A Novel Microfluidic Device to Study Cell to Cell Communication By Dynamic Sampling of Paracrine Factors

Breast cancer is the second leading cause of cancer related death in American women. Breast tumors are composed of a highly diverse cellular make up including cancer cells that interact with the surrounding tumor stroma to produce cancer associated adipocytes, fibroblasts, and macrophages. Secreted factors from these stromal cells modulates the tumor microenvironment (TME) to induce drug resistance and metastasis in cancer cells. There are no commercially available cell co-culture methods capable of the dynamic sampling of extracellular media during an experiment to investigate cell-to-cell communications.
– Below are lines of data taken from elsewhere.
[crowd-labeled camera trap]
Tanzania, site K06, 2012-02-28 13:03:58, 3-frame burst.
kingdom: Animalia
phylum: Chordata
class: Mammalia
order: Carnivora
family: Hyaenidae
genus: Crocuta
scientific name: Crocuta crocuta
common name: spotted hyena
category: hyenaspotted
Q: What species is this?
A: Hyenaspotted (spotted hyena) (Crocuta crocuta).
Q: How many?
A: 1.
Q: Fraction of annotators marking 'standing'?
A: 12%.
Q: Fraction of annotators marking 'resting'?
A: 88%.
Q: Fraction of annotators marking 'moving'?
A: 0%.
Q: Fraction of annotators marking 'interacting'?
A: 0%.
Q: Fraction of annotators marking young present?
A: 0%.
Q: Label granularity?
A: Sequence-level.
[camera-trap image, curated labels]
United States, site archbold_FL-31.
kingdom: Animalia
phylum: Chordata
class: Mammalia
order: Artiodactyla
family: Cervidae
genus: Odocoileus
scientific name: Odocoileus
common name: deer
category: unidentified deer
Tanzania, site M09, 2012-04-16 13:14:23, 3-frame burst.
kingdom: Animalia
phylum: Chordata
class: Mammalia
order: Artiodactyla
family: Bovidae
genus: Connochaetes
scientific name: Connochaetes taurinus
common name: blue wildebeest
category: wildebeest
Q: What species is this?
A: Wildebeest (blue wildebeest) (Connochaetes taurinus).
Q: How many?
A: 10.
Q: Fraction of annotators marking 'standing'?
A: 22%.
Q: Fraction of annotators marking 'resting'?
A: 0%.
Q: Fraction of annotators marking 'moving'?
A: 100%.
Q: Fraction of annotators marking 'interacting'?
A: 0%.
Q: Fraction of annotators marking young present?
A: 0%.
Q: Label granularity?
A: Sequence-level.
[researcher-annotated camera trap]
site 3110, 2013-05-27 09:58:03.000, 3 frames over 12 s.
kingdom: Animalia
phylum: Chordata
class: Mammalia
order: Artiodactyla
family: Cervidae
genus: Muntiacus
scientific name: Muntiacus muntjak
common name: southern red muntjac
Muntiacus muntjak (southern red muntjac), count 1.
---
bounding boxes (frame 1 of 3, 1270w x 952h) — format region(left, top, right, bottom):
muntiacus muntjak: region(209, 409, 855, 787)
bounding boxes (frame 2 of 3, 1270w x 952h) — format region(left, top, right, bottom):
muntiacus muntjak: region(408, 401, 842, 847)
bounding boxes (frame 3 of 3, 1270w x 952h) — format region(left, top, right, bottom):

To address this, a novel microfluidic device was designed, fabricated, and tested to study intercellular communications during co-culture. The device consists of three parallel fluidic channels connected by an array of microchannels to facilitate the orthogonal diffusion of biomolecules. COMSOL Multiphysics was used to model the mass transfer in the device to optimize channel length and width. The final device design consisted of three parallel 1500 µm long with the two outermost channels for static cell culture and the center channel connected to a peristaltic pump. A proof-of-concept device was fabricated using a combination of soft lithography and polydimethylsiloxane (PDMS) replication. Initial data confirmed the ability to seed cells into the two outer cell culture channels. This microfluidic device will be used in the future to analyze the cell-to-cell communications between MDA-MB-231 breast cancer cells, a triple negative cell line, and adipose-derived stem cells (ASCs) to study how stromal cells enhance the proliferation and drug resistance of cancer cells.